何かと不満の多いインボイス制度ですが、今回の税制改正大綱において何かしらの緩和措置がないかと期待しておりましたが、どうやら微調整程度の改正に留まったようです。
というわけで、インボイスを含めた消費税関連の改正の中から、一般の方にも関係しそうなものを2つだけ解説します。
「自動販売機特例」に係る住所記載要件が不要に
自動販売機や自動サービス機を利用して商品を購入したりサービスの提供を受けた場合には、税込3万円未満のものに限り、一定の事項を記載した帳簿を保存するだけでインボイスを不要とする制度(以下「自動販売機特例」といいます)がありますが、現行制度ではインボイスがなくても良い代わりに、帳簿にその自動販売機等の住所等を記載する必要がありました。
当初から自動販売機の場所を特定してどうするんだろうと思ってましたが、どうやら国も意味がないと思ったようで、今回の改正により帳簿への住所等の記載が不要となりました。
この改正はインボイス制度が開始された令和5年10月1日に遡って適用されるため、もともと記載していなかった方についても、問題なく自動販売機特例が適用されます。
ただし、「自動販売機特例」などの特例対象である旨の帳簿への記載まで省略しても良いとは書かれていないので、特例対象である旨は帳簿に記載するようにしましょう。
簡易課税または2割特例を選択した場合の消費税の経理処理方法の見直し
消費税の計算方法として「簡易課税」または「2割特例」を選択した事業者が、「税抜経理」を採用している場合の「仮払消費税」の計算方法を明確にする旨の改正が行われます。
この論点についてはこれまで明確にされてきませんでしたが、今回の改正により、毎期継続して適用することを条件に、次のように計算することが認められます。
- 税込対価の額に110分の10を乗じた金額
- 軽減税率対象の場合は、税込対価の額に108分の8を乗じた金額
最近の会計ソフトは賢いので、どのソフトも課税仕入れに係る消費税の区分について、「適格」か「特例80%」かを登録できるようになっていると思います。

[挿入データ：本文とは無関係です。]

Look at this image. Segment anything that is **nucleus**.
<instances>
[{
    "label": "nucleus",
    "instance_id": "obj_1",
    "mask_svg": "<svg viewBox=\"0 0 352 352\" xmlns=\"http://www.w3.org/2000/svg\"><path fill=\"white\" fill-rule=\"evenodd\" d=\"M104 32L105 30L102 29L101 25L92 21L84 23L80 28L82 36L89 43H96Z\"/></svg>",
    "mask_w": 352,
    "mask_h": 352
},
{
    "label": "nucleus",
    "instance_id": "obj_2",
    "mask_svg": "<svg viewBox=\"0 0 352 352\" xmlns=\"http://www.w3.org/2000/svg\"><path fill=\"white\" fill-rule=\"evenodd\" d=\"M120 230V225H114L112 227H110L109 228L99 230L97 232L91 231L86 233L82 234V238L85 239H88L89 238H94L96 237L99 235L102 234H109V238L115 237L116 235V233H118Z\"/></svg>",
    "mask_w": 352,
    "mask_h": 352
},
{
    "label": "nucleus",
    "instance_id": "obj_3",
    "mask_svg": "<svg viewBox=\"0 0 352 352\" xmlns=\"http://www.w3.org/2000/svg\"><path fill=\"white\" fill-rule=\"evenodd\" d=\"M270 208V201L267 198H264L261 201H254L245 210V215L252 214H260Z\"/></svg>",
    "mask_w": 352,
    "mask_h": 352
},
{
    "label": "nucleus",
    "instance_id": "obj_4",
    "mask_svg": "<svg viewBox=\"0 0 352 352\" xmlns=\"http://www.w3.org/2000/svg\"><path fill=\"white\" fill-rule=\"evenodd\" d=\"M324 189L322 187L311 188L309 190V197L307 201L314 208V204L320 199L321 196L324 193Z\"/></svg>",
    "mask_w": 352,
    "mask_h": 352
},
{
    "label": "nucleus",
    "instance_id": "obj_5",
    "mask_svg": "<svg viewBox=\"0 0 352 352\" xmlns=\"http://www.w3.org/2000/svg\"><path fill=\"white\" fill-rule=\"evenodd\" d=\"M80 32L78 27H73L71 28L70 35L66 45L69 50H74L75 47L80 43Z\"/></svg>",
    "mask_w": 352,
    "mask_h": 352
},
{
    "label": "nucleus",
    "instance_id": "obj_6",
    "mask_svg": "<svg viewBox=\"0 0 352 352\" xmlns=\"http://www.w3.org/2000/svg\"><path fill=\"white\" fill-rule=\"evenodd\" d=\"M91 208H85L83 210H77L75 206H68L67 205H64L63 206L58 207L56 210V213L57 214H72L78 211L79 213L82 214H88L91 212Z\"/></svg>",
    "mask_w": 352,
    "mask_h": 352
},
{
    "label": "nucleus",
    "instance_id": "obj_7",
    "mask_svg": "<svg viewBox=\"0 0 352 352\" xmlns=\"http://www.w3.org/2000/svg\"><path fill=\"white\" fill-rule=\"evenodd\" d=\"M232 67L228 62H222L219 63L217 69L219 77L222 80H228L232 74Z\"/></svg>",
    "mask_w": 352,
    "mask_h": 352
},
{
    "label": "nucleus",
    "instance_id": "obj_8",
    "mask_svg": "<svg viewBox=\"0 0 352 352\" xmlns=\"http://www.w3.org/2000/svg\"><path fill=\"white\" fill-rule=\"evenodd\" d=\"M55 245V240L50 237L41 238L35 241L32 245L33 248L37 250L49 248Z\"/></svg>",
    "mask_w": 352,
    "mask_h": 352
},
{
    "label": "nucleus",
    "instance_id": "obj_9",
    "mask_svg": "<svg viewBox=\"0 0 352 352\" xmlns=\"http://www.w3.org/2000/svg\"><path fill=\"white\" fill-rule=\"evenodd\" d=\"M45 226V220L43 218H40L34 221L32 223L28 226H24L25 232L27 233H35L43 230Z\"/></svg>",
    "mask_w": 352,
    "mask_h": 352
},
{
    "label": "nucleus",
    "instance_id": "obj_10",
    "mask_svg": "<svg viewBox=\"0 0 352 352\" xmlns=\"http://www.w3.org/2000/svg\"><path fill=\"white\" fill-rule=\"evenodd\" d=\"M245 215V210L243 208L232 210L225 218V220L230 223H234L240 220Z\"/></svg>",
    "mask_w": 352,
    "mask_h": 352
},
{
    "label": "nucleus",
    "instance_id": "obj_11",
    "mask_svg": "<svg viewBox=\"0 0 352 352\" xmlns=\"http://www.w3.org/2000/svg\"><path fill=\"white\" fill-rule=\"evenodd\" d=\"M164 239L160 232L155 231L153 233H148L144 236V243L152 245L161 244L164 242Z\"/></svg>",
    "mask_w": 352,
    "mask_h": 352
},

「簡易課税」等を選択した場合、納付する消費税は売上だけで計算されるので、課税仕入れに係る消費税の区分については消費税の納税額に影響しませんが、「特例80%」の区分で計算した場合、残りの20%が本体の経費に加算されますので、法人税や所得税の計算に影響を及ぼすことになります。少額減価償却資産や交際費等の損金不算入の計算にも影響を与えるのは簡易課税を選択していても本則課税と同じなので、どの処理方法を選択するかをきちんと判断する必要があります。